Most of the nation's railroads, including the Long Island Rail Road, will miss a deadline to have train-collision prevention technology installed by the end of this year, federal officials said Friday.

In a 22-page report, the Federal Railroad Administration confirmed what LIRR officials have said for years: Because of several challenges, including a limited number of suppliers, "only a small percentage of railroads" will complete installation of the train-control systems by Dec. 31.

"Positive Train Control is the most significant advancement in rail safety technology in more than a century," U.S. Transportation Secretary Anthony Foxx said in a statement. "We will continue to do everything in our power to help railroads install this technology."

The December deadline was set in the U.S. Safety Improvement Act of 2008, which was drafted after a Los Angeles collision between a commuter train and a freight train killed 25 people.

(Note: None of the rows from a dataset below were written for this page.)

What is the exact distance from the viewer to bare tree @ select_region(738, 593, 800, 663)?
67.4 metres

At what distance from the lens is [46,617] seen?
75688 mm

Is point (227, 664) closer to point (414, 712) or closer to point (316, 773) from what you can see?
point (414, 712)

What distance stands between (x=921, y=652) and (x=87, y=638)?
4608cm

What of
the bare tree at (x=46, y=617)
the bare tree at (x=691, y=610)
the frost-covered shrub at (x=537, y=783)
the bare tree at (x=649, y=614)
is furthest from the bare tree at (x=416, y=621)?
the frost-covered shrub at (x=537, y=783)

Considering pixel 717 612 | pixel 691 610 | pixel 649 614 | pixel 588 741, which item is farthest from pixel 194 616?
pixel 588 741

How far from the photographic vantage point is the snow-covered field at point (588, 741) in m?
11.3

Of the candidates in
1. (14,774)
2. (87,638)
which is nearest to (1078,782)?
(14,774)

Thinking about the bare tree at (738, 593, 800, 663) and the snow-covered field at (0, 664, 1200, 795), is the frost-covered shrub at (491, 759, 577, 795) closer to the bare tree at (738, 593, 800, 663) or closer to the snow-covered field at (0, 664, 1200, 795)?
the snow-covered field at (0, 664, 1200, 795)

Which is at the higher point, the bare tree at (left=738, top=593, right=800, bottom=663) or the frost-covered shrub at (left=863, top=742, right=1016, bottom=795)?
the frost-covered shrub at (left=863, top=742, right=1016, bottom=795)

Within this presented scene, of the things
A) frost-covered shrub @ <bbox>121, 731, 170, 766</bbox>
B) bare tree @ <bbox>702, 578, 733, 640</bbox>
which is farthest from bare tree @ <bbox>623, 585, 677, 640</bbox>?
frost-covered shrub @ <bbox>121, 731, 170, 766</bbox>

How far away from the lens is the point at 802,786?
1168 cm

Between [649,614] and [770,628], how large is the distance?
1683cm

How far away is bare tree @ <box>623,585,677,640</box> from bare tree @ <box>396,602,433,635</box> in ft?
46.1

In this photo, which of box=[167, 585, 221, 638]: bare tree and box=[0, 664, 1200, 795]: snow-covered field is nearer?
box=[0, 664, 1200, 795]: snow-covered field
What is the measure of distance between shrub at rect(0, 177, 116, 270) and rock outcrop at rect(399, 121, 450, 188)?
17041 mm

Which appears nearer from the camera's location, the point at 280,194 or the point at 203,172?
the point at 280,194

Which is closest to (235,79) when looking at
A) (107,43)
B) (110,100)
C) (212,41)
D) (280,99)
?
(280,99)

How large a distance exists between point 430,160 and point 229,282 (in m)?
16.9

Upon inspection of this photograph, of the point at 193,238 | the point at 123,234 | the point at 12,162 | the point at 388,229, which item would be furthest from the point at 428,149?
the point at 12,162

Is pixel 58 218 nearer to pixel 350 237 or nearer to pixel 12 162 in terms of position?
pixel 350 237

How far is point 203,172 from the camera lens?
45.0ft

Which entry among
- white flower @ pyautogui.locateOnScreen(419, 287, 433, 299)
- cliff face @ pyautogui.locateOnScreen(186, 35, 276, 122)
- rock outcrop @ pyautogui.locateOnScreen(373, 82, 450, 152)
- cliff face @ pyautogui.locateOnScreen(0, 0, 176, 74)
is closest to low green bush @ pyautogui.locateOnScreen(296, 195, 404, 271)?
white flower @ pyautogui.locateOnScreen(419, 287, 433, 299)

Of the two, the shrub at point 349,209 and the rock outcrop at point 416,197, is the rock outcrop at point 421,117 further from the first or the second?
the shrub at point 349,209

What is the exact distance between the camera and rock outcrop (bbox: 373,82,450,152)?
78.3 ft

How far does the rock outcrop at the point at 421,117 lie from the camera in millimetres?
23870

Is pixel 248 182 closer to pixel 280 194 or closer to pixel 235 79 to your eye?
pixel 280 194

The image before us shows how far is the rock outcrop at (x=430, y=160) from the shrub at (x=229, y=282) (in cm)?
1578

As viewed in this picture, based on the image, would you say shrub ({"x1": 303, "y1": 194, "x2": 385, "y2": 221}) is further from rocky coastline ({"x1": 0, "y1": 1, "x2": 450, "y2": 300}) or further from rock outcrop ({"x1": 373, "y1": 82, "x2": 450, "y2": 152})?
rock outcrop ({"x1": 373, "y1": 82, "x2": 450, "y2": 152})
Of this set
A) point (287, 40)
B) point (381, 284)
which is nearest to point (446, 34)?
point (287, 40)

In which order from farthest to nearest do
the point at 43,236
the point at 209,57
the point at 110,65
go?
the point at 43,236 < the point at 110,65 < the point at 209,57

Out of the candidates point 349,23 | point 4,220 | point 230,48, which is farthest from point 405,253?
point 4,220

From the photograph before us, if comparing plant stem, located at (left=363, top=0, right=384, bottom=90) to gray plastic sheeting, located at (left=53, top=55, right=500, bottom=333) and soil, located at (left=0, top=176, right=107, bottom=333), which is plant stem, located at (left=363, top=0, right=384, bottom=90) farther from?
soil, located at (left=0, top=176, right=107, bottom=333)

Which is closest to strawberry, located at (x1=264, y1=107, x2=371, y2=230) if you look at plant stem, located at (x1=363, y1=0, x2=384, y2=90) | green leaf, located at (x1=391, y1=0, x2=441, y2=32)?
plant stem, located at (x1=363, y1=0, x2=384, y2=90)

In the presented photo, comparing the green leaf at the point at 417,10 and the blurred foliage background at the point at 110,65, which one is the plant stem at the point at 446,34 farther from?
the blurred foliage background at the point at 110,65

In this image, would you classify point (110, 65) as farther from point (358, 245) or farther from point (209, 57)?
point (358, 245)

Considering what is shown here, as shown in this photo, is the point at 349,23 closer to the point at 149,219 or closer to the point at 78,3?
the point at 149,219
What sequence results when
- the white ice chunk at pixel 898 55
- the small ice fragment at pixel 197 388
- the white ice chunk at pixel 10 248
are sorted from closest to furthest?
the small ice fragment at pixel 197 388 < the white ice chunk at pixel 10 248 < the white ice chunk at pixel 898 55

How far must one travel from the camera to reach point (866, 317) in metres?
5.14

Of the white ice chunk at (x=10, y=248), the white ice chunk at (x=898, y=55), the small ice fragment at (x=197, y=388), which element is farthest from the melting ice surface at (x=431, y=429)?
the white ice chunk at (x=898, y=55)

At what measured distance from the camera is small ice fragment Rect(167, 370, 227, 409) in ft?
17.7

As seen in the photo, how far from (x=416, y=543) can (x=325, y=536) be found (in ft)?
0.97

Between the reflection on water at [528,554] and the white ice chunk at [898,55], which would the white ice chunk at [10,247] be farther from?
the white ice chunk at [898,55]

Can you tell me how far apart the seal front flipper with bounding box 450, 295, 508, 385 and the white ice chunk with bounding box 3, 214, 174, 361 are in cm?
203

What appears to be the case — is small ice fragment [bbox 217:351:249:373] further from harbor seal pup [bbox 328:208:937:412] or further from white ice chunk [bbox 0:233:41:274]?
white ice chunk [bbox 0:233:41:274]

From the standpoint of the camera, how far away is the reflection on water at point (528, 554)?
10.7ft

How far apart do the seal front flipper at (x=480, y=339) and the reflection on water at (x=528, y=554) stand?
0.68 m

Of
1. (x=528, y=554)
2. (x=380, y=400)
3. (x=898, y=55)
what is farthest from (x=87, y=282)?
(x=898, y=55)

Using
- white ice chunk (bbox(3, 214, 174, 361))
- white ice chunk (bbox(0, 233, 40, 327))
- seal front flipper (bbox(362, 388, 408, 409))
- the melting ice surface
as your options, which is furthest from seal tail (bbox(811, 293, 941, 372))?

The technology aims to remove the possibility of human error in several potentially deadly situations. Radio transponders installed on tracks and on trains communicate with each other to automatically slow down or stop a train if it is going too fast, about to hit another train, or violates a signal.

Experts have said PTC could have prevented several fatal accidents, including the May derailment of an Amtrak train in Philadelphia and the December 2013 Metro-North derailment in the Bronx.

Despite spending $11 million last year to shave a year off the project, the LIRR still says PTC won't be largely operational until December 2017, and not fully installed until sometime in 2018.

The Federal Railroad Administration said it has "provided significant assistance" for railroads, including a $1 billion loan to the MTA to fund PTC installation on the LIRR and Metro-North. The agency has also urged Congress to extend the deadline.

If the deadline is not pushed, the agency said it will "pursue enforcement efforts against these railroads," including fines of up to $25,000 a day.

MTA Board member Mitchell Pally said such penalties would not help the project get finished any quicker.

"The only people who would get hurt are our customers," Pally said. "Every dollar that we have to pay to them is one less dollar that goes into the system."